[DATA SUPPLIED]:
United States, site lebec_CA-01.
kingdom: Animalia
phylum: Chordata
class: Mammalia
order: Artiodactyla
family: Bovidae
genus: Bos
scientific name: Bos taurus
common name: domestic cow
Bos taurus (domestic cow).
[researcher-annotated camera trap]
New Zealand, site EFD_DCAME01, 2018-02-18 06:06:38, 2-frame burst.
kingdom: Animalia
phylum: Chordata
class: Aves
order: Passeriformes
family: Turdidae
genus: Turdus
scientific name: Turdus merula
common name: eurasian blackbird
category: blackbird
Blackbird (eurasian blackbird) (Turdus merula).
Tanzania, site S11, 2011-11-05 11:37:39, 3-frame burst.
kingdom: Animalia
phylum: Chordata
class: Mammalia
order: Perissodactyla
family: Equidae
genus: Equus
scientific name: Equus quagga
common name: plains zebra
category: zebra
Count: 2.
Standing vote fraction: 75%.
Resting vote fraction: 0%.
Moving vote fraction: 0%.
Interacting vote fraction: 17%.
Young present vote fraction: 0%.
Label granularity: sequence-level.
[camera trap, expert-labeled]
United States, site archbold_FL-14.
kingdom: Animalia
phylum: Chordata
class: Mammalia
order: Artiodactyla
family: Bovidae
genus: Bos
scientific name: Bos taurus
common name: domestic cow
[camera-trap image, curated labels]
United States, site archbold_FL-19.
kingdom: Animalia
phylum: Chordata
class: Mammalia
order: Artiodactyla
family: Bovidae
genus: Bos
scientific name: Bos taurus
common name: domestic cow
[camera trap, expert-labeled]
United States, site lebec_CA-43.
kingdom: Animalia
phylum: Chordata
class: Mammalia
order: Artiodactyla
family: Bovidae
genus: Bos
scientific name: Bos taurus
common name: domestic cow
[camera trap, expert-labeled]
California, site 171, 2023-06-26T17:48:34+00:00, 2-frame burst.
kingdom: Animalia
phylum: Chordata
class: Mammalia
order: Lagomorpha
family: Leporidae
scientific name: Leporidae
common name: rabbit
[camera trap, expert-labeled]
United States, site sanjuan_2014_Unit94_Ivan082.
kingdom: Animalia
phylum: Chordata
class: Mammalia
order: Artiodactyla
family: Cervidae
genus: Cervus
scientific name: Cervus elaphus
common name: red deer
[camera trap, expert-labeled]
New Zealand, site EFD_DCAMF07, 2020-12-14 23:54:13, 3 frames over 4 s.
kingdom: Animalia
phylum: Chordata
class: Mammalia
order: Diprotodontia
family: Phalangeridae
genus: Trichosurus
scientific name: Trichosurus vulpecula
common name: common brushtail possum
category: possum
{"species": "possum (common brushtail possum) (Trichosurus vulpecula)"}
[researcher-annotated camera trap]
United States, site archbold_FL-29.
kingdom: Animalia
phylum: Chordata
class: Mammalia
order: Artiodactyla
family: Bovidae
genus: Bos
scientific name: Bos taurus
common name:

[WORK REQUEST]: Lines from the top of the data above through the line containing "common name: plains zebra" must be repeated exactly. All other lines stay out.

[COMPLETED TASK]:
United States, site lebec_CA-01.
kingdom: Animalia
phylum: Chordata
class: Mammalia
order: Artiodactyla
family: Bovidae
genus: Bos
scientific name: Bos taurus
common name: domestic cow
Bos taurus (domestic cow).
[researcher-annotated camera trap]
New Zealand, site EFD_DCAME01, 2018-02-18 06:06:38, 2-frame burst.
kingdom: Animalia
phylum: Chordata
class: Aves
order: Passeriformes
family: Turdidae
genus: Turdus
scientific name: Turdus merula
common name: eurasian blackbird
category: blackbird
Blackbird (eurasian blackbird) (Turdus merula).
Tanzania, site S11, 2011-11-05 11:37:39, 3-frame burst.
kingdom: Animalia
phylum: Chordata
class: Mammalia
order: Perissodactyla
family: Equidae
genus: Equus
scientific name: Equus quagga
common name: plains zebra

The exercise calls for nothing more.